The instance metadata service is the most consistent source. Any process running on a cloud virtual machine or container that can reach the metadata endpoint can retrieve the instance role credentials without authentication. An SSRF vulnerability in a web application running on EC2 is directly convertible to IAM credentials:
# AWS metadata service (IMDSv1 - no token required)
curl http://169.254.169.254/latest/meta-data/iam/security-credentials/
# GCP metadata service
curl -H "Metadata-Flavor: Google" \
http://metadata.google.internal/computeMetadata/v1/instance/service-accounts/default/token
CI/CD pipelines expose credentials as environment variables. Build logs frequently capture those variables in plain text when a command echoes its environment. Pull request pipelines triggered by external contributors may expose secrets to code the contributor controls. Deployment scripts committed to repositories often contain access keys that were intended to be temporary.
Workload identity tokens are shorter-lived than static keys but are renewed automatically, which means they are continuously available to any process that can reach the right endpoint. A Kubernetes pod that can read its service account token file and reach the cloud provider’s token exchange endpoint has access to whatever IAM role the pod’s service account is bound to.
Identity graph traversal¶
The value of a stolen identity depends entirely on what that identity can reach and assume. The first task after obtaining any credential is to understand its position in the identity graph: what can this role do directly, and what other roles or identities can it create, modify, or assume?
In AWS, a role with sts:AssumeRole permissions can assume other roles if the trust policy
of the target role permits it. A role with iam:PassRole and the ability to create Lambda
functions or EC2 instances can attach any passable role to a new resource, then retrieve
credentials from that resource. A role with iam:CreateAccessKey can create long-lived keys
for any user.
The chain from a low-privilege role to a high-privilege outcome rarely involves a single permission. It involves assembling several individually innocuous permissions into a sequence that the IAM policy designer did not anticipate when assigning each one. Mapping this requires enumerating not just what the current role can do but what resources, roles, and services are reachable from it.
Lateral movement via trust relationships¶
In traditional environments, lateral movement means moving between hosts. In cloud environments, it means moving between identities and across trust boundaries.
A service account that has permission to create resources in a project can create a resource with a different, more privileged service account attached. A role that can update a Lambda function’s code can replace that function’s handler with code that exfiltrates the execution environment, including the function’s role credentials. A developer account that can modify a CI/CD pipeline configuration can inject steps that capture pipeline credentials during the next build.

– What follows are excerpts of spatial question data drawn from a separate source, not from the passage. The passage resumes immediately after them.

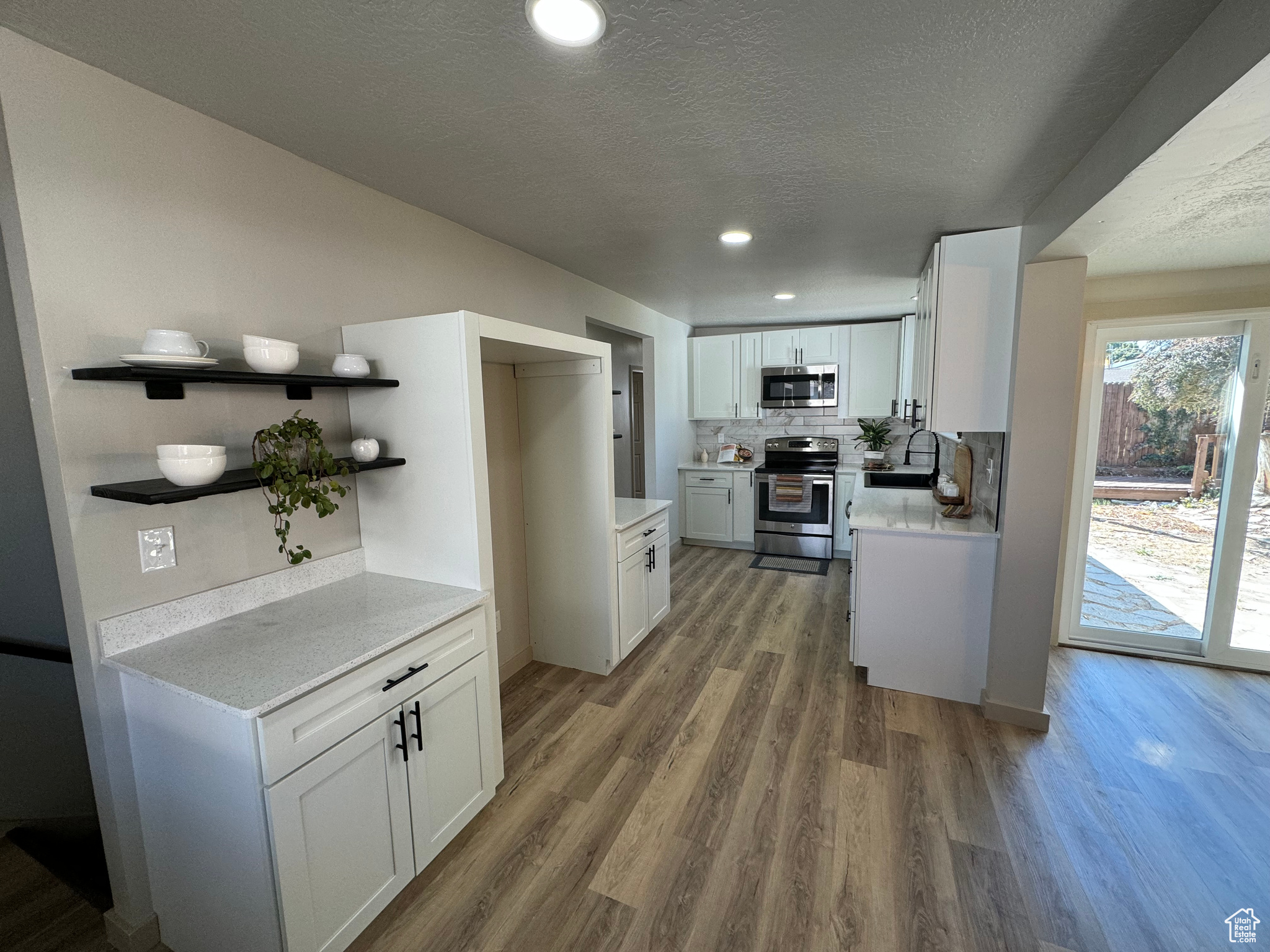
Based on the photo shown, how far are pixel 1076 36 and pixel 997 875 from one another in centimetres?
235

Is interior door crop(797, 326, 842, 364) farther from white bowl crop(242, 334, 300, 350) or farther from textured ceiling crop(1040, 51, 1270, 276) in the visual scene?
white bowl crop(242, 334, 300, 350)

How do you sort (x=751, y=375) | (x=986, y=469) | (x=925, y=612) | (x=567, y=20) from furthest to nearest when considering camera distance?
(x=751, y=375), (x=986, y=469), (x=925, y=612), (x=567, y=20)

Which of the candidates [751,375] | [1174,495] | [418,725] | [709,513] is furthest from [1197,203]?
[709,513]

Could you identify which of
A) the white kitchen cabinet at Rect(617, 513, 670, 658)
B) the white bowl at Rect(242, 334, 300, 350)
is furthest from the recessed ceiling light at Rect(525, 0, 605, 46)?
the white kitchen cabinet at Rect(617, 513, 670, 658)

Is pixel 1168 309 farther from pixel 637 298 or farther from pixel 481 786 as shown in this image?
pixel 481 786

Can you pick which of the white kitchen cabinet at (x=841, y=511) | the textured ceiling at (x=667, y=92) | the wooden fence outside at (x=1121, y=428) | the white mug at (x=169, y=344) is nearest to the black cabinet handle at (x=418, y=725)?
the white mug at (x=169, y=344)

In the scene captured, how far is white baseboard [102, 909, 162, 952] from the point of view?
1.50m

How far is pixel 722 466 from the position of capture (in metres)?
5.57

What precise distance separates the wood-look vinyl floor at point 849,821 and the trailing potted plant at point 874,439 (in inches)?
106

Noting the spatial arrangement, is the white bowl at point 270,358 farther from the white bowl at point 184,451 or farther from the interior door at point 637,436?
the interior door at point 637,436

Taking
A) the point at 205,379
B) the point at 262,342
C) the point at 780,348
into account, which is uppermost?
the point at 780,348

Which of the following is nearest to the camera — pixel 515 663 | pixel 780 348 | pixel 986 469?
pixel 986 469

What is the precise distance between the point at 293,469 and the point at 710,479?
431 cm

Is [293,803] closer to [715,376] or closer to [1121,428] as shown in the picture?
[1121,428]
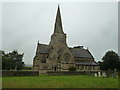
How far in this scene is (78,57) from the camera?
220 feet

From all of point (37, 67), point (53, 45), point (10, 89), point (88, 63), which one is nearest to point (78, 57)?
point (88, 63)

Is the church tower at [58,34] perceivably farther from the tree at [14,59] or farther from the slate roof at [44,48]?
the tree at [14,59]

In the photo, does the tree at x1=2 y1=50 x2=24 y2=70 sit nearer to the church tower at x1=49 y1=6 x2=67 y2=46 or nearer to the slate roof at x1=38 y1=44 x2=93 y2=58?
the slate roof at x1=38 y1=44 x2=93 y2=58

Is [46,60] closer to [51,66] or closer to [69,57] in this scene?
[51,66]

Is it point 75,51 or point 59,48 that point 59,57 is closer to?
point 59,48

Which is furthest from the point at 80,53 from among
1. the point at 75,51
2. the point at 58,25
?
the point at 58,25

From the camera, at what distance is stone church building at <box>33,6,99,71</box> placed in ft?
196

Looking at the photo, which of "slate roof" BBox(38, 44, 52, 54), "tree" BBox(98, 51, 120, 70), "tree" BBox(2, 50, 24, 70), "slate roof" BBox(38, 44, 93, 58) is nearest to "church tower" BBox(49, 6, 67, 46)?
"slate roof" BBox(38, 44, 52, 54)

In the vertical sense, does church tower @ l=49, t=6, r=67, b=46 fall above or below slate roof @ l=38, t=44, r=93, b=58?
above

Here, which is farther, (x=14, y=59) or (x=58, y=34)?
(x=14, y=59)

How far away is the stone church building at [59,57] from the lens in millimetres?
59656

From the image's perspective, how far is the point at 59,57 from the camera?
2375 inches

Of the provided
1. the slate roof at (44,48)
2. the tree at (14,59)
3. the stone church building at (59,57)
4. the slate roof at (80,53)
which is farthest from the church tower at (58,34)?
the tree at (14,59)

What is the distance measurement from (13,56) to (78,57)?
28.2m
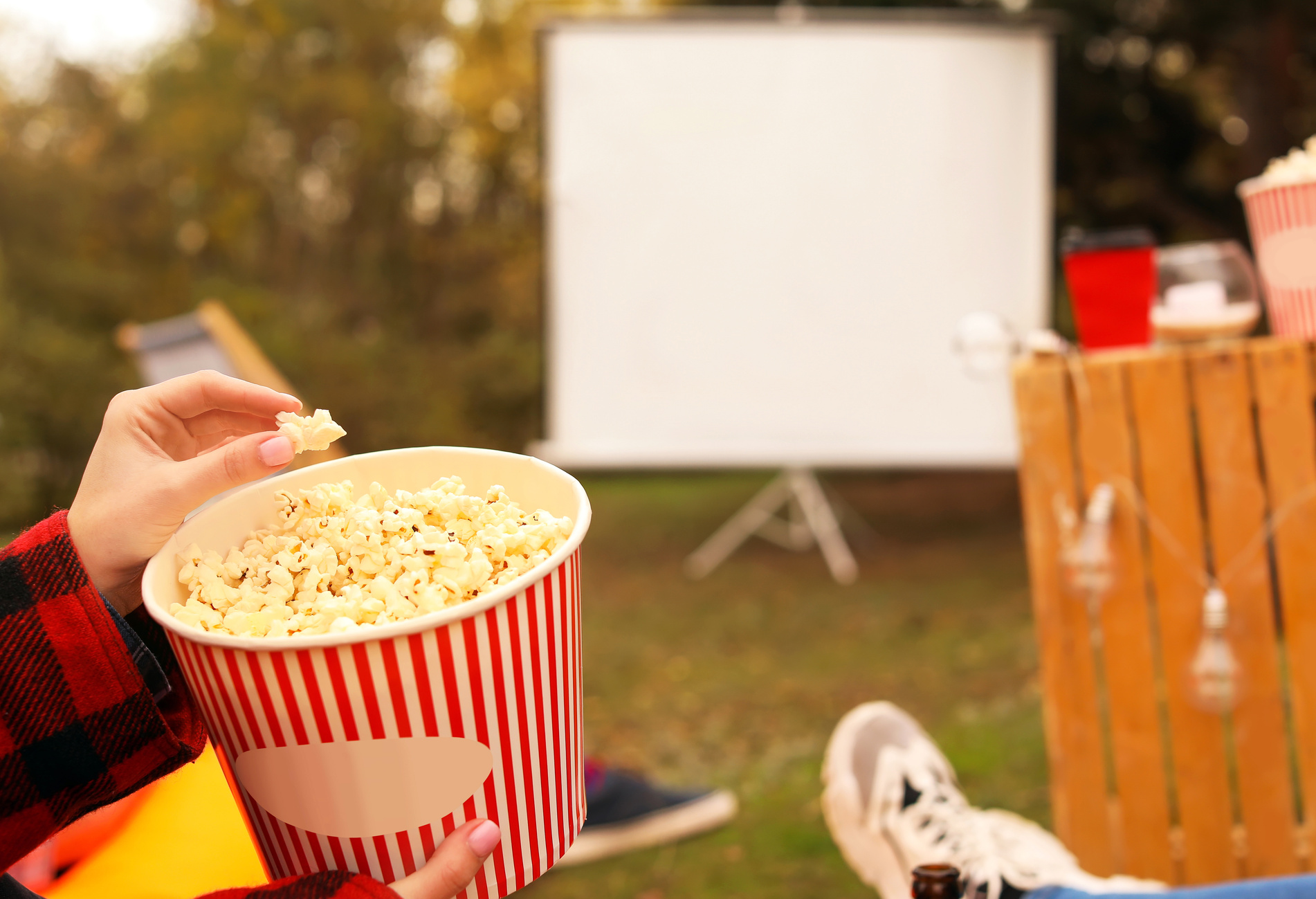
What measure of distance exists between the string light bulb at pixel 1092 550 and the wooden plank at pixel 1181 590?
0.19ft

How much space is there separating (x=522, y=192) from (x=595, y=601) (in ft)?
15.8

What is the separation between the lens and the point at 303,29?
21.5 ft

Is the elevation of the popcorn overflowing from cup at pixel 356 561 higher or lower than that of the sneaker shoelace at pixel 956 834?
higher

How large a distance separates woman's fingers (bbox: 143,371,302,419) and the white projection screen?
10.5 ft

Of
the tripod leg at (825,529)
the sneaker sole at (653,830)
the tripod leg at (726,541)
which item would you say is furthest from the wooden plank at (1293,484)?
the tripod leg at (726,541)

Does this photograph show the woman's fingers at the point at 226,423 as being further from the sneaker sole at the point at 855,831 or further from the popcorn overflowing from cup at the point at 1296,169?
the popcorn overflowing from cup at the point at 1296,169

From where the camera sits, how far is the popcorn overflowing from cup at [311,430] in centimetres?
58

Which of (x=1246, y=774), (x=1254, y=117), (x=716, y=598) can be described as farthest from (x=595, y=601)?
(x=1254, y=117)

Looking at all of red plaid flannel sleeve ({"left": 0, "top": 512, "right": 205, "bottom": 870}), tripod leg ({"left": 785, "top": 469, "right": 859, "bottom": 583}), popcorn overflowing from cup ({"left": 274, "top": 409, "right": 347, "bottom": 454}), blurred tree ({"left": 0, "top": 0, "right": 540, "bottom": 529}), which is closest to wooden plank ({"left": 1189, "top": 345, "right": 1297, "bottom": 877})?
popcorn overflowing from cup ({"left": 274, "top": 409, "right": 347, "bottom": 454})

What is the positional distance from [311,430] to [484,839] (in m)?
0.27

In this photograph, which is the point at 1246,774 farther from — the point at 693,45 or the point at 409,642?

Cross-account trust is a particularly powerful path. Production accounts routinely trust roles in development or tooling accounts for deployment and monitoring purposes. Compromising a development account with a trust relationship to production grants access to production without ever touching the production account’s credentials directly.
Federation abuse¶
Federated authentication systems accept tokens from external identity providers. A federated trust relationship that is not correctly scoped allows anyone who can produce a token the identity provider will sign to assume the associated role.
The classic example is a GitHub Actions OIDC trust relationship with a too-broad subject claim: configured to accept any repository rather than a specific one. An attacker who can trigger a workflow in any repository matching the claim can assume the role and its associated cloud permissions.
SAML federation, where an on-premises identity provider is trusted by a cloud environment, creates a path from the on-premises network to the cloud. Compromising the SAML signing certificate allows forging assertions for any identity, including privileged ones, without touching cloud credentials directly.